INSTRUCTION
Please render the records as a numbered list, starting at the line that contains "As pictured here, is" and ending at the last line of the records. Leave out blank lines.

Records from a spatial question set

§ §

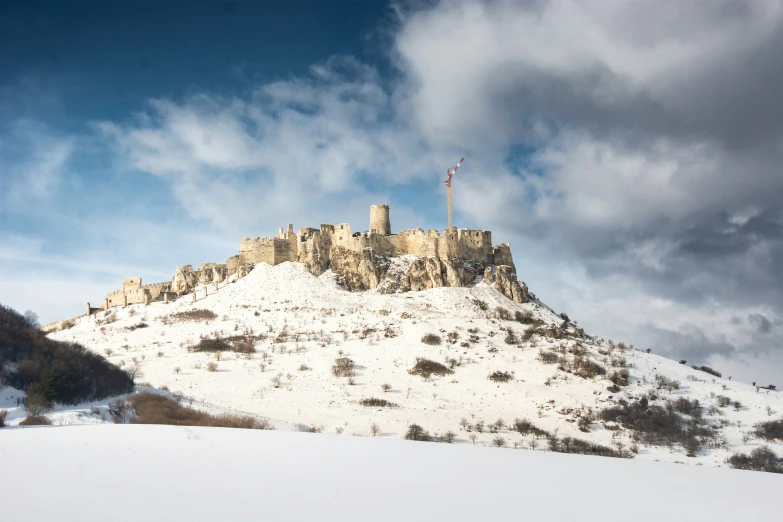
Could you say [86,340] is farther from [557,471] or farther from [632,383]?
[557,471]

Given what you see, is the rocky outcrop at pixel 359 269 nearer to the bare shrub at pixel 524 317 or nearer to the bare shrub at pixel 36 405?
the bare shrub at pixel 524 317

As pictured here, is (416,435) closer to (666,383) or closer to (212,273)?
(666,383)

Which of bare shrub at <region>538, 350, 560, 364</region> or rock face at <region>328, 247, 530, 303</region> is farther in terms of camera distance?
rock face at <region>328, 247, 530, 303</region>

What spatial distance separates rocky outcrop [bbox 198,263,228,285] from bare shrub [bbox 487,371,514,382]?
2759cm

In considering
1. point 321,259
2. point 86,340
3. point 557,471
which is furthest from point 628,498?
point 321,259

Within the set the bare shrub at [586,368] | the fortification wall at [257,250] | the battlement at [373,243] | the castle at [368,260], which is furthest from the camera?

§ §

ANSWER TO THIS TASK
1. As pictured here, is (416,435) closer to (666,383) or closer to (212,273)?
2. (666,383)
3. Which of bare shrub at <region>538, 350, 560, 364</region> or rock face at <region>328, 247, 530, 303</region> is farther in terms of camera distance?
4. rock face at <region>328, 247, 530, 303</region>
5. What spatial distance separates rocky outcrop [bbox 198,263,228,285] from bare shrub [bbox 487,371,514,382]?
6. 2759cm
7. In considering
8. 1. point 321,259
9. 2. point 86,340
10. 3. point 557,471
11. which is furthest from point 628,498?
12. point 321,259
13. Within the set the bare shrub at [586,368] | the fortification wall at [257,250] | the battlement at [373,243] | the castle at [368,260], which is furthest from the camera?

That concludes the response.